Liputan6.com, Purbalingga – Dua film dokumenter berlatar peristiwa PKI 1965 diputar di markas besar Cinema Lovers Community Purbalingga. Pemutaran tersebut digelar dalam rangka peringatan Hari HAM Internasional.
Film pertama berjudul Masean Messages besutan sutradara Dwitra J Ariana berdurasi 70 menit. Film itu berkisah tentang korban pembantaian 65 yang terus menghantui penduduk Banjar Masean, Desa Batuagung, Bali, yang juga dikenal sebagai bekas kuburan massal anggota PKI.
"Arwah mereka yang tidak tenang dipercaya penduduk setempat menyebabkan 50 orang bunuh diri tanpa sebab," kata Dwitra, sutradara film, Senin malam, 12 Desember 2016.
Ia menjelaskan, selama berpuluh tahun penduduk setempat diteror oleh bermacam peristiwa gaib. Hantu sering menampakkan diri dan bermacam kejadian aneh sering terjadi.
Berdasarkan petunjuk tetua adat setempat, kuburan massal korban tragedi '65 harus digali dan diupacarai dengan layak. "Pro kontra terjadi namun akhirnya Desa Adat sepakat, upacara harus dibuat," kata dia.
Berikutnya, film kedua yang diputar berjudul Luka di Tanah Merah besutan sutradara Bowo Leksono. Produksi keroyokan yang melibatkan AJI Kota Purwokerto, Cinema Lovers Community Purbalingga dan Serikat Tani Mandiri Cilacap ini mengisahkan perampasan lahan petani yang sebelumnya dituduh anggota Partai Komunis Indonesia (PKI).
"Dari film ini kita bisa belajar sejarah dari pelaku langsung, mereka yang selama ini memperjuangkan tanahnya kembali," kata Ridlo Susanto, Koordinasi Divisi Advokasi AJI Purwokerto.
Baca Juga
Film itu berkisah tentang sejarah tanah trukah yang belakangan dirampas oleh negara. Tanah trukah merupakan tanah yang dibuka oleh petani pada 1937 saat era pendudukan Belanda.
Setelah menjadi perkampungan, tanah mereka dirampas. Mereka terusir dari tanah mereka sendiri. Pengusiran tersebut pun menggunakan dalih dan motif yang sama yakni dituduh menjadi anggota partai terlarang.
Ridlo mengatakan, melalui film ini AJI Purwokerto hendak meluruskan sejarah yang selama ini telah ditafsirkan serampangan oleh penguasa. Film yang diproduksi berbulan-bulan itu diikhtiarkan untuk menggugat penguasa bahwa pelanggaran HAM masa lalu, tidak hanya meninggalkan luka bagi mereka yang sudah tiada, tapi anak cucu mereka yang kini masih hidup.

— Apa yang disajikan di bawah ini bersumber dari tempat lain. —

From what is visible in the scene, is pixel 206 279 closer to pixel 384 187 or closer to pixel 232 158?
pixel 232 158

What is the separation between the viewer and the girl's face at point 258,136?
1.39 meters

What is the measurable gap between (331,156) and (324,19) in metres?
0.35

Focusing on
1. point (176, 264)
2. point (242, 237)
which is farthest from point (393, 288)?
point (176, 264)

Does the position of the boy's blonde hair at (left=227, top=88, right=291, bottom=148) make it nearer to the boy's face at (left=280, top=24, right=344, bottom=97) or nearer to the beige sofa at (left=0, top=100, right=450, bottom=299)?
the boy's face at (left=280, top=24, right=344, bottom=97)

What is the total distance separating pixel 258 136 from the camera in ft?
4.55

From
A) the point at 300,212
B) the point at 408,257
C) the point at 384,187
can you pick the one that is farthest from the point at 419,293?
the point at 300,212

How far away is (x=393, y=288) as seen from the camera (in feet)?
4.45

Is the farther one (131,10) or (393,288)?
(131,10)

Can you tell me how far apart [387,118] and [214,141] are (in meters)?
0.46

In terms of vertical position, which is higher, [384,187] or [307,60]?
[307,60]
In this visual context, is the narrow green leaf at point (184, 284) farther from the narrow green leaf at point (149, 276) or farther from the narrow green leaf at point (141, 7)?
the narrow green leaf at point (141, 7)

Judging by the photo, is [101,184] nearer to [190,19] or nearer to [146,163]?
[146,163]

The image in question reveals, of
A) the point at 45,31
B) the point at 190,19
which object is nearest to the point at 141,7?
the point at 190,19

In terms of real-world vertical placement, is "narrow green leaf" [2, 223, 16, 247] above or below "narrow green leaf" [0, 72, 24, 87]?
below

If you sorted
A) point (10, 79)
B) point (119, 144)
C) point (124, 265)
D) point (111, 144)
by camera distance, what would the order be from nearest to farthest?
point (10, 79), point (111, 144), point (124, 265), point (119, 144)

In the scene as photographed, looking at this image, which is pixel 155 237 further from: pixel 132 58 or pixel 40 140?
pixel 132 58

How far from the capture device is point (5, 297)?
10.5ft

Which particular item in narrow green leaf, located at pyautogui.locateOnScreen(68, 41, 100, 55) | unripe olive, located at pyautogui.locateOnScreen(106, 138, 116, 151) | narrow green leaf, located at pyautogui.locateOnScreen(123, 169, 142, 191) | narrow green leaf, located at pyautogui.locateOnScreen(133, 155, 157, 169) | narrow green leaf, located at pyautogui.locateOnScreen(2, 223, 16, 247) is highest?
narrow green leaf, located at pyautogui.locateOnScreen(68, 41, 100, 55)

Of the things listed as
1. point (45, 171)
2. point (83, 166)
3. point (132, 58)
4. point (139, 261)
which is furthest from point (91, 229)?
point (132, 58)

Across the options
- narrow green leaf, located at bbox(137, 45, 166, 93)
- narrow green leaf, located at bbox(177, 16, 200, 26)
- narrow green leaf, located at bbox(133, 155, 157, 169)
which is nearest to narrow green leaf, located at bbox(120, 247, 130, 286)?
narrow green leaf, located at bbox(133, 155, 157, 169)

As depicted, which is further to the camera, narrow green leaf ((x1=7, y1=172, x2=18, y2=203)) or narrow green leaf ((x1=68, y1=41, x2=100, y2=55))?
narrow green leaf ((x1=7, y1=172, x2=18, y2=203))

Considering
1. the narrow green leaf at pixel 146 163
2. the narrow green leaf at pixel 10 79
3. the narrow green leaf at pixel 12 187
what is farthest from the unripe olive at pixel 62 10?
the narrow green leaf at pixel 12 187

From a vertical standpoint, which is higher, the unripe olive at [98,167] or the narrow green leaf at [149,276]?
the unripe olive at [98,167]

"Ada pelanggaran HAM masa lalu yang harus diselesaikan bukan hanya sekedar retorika," kata dia menegaskan.
Konflik Agraria
Anggota AJI Purwokerto, kata dia, sudah bertahun-tahun melakukan riset tentang konflik agraria ini. Dengan produksi film ini, kata dia, diharapkan apa yang menjadi hak ribuan petani yang terusir dari tanahnya bisa direbut kembali.
Bowo Leksono, sang sutradara mengatakan pemutaran film ini dibarengkan dengan peringatan Hari HAM Internasional. "Generasi muda harus paham tentang sejarah dan kebenaran. Kebenaran itu bisa ditemukan dengan bertemu langsung dengan saksi-saksinya," kata dia.
Ia mengatakan, setidaknya butuh waktu sekitar lima tahun untuk merekam secara utuh peristiwa 65 di Cilacap. Menurut dia, ada banyak kisah yang bisa didapat di lokasi itu. "Kebanyakan saksi sejarah sudah tua, kalau tidak segera didokumentasikan khawatirnya mereka tiada terlebih dahulu," ujar Bowo.
Film yang diproduksi dengan anggaran saweran ini, menurut Ketua Serikat Tani Mandiri, Sugeng Petrus bisa menjadi pelajaran bagi anak cucu kelak. "Meski saya sudah berulangkali dituduh sebagai antek PKI gaya baru, tapi bukan berarti perjuangan untuk merebut tanah leluhur kami kembali bisa surut," kata Sugeng.
Ia mengatakan, belasan ribu hektare lahan pertanian milik petani yang puluhan tahun dirampas negara harus dikembalikan. "Kami hanya menuntut hak kami kembali, tidak yang lain," ujar Sugeng.